:: Extract provided

Best Comic of the Week:
Wonder Woman: Dead Earth #2 – Daniel Warren Johnson’s Black Label offering is fantastic. Johnson has Diana trying to save one of the last groups of humans left on a ruined world, and her hope is that getting across North America and to Themyscira will give them all a second chance. Johnson captures Diana’s optimism and warmth well here, and then does his best to dash it against the rocks, as things go terribly wrong. Johnson’s art is wonderful – it’s detailed and emotional, and carries a lot of excitement – but it’s his writing that really makes this such a great read. I’d really like to see more from him in this vein.
Bang! #1 – Matt Kindt returns with a new miniseries, drawn by Wilfredo Torres that, at first look, appears to be exploring the James Bond style of spy thriller, but as Thomas Cord, the Bond figure, is sent off on his mission, to find the mysterious author Philip Verve, he starts to question how he can have memories from the 1950s, when he’s not even thirty yet. Kindt says in the textpiece that he’s exploring all manner of pulp style characters from the 1980s (a category that includes characters like Knight Rider) with this series, and what I like about it is that it seems more interested in the mechanics of those kinds of stories than in the nostalgia factor. Kindt is great at mixing cerebral ideas with adventure in comics, so I’m all-in for this series.

::::
:: Provided information

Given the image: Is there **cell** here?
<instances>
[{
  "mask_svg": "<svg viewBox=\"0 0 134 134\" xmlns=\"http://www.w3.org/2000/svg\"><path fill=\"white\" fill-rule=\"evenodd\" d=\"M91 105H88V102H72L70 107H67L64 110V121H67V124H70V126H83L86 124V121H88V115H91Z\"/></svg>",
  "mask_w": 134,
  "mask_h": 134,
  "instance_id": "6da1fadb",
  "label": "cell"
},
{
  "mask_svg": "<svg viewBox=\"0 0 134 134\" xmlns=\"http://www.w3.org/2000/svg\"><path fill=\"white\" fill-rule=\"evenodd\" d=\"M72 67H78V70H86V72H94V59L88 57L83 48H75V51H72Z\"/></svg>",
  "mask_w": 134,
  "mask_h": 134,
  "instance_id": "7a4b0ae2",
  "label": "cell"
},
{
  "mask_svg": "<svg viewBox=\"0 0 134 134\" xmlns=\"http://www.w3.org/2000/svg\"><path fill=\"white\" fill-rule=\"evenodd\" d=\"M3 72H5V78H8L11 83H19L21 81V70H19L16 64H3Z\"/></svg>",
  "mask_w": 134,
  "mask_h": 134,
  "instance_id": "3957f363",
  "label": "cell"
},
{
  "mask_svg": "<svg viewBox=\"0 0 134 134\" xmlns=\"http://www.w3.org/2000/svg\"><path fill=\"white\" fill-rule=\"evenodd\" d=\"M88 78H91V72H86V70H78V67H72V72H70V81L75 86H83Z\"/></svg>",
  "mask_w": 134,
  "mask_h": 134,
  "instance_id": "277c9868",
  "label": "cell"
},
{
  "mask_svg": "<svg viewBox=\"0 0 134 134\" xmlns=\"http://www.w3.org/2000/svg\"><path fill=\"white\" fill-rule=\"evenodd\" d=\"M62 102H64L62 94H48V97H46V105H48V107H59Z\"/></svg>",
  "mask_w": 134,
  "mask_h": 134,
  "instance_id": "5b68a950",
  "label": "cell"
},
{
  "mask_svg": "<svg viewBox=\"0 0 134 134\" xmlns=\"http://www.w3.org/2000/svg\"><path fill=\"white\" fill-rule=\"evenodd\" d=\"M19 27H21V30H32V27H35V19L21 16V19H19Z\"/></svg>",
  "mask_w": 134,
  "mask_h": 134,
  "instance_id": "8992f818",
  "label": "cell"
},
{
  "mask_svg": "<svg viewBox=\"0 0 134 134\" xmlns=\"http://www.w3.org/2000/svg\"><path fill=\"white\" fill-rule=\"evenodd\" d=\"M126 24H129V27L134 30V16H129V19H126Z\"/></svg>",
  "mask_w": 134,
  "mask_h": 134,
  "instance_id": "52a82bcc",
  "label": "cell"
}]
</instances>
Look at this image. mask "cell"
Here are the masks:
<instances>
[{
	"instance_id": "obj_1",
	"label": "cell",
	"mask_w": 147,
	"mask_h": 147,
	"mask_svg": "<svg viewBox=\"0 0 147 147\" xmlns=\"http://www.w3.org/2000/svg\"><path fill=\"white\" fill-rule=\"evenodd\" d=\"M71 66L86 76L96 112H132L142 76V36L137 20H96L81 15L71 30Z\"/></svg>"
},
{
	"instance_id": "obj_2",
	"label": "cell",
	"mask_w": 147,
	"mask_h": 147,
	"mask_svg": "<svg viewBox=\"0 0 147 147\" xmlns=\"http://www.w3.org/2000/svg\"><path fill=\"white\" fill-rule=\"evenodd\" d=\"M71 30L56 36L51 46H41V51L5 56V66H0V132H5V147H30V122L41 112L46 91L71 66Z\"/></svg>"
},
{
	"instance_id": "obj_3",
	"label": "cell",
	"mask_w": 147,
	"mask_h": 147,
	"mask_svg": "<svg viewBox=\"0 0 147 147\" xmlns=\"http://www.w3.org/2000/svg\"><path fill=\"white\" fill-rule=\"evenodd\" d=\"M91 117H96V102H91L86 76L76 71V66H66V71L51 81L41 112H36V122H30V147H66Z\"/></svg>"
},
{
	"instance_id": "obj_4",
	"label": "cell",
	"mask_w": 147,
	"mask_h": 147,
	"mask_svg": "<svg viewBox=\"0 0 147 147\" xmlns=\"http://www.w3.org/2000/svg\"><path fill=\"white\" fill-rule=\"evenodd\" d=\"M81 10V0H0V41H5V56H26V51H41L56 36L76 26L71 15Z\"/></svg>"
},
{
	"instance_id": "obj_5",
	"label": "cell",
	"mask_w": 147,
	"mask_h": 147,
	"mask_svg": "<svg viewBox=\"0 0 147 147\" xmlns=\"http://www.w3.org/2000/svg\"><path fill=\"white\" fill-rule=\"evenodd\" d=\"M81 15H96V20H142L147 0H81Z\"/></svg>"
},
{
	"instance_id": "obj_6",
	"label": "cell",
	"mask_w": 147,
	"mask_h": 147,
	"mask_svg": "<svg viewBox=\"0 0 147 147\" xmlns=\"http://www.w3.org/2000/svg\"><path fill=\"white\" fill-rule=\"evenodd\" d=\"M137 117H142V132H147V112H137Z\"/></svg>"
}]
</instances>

::::

## Objective
Extract the complete comic reviews word for word, leaving nothing out and changing nothing. The listing is separate material and has nothing to do with the comic reviews.

## Answer to this task
Best Comic of the Week:
Wonder Woman: Dead Earth #2 – Daniel Warren Johnson’s Black Label offering is fantastic. Johnson has Diana trying to save one of the last groups of humans left on a ruined world, and her hope is that getting across North America and to Themyscira will give them all a second chance. Johnson captures Diana’s optimism and warmth well here, and then does his best to dash it against the rocks, as things go terribly wrong. Johnson’s art is wonderful – it’s detailed and emotional, and carries a lot of excitement – but it’s his writing that really makes this such a great read. I’d really like to see more from him in this vein.
Bang! #1 – Matt Kindt returns with a new miniseries, drawn by Wilfredo Torres that, at first look, appears to be exploring the James Bond style of spy thriller, but as Thomas Cord, the Bond figure, is sent off on his mission, to find the mysterious author Philip Verve, he starts to question how he can have memories from the 1950s, when he’s not even thirty yet. Kindt says in the textpiece that he’s exploring all manner of pulp style characters from the 1980s (a category that includes characters like Knight Rider) with this series, and what I like about it is that it seems more interested in the mechanics of those kinds of stories than in the nostalgia factor. Kindt is great at mixing cerebral ideas with adventure in comics, so I’m all-in for this series.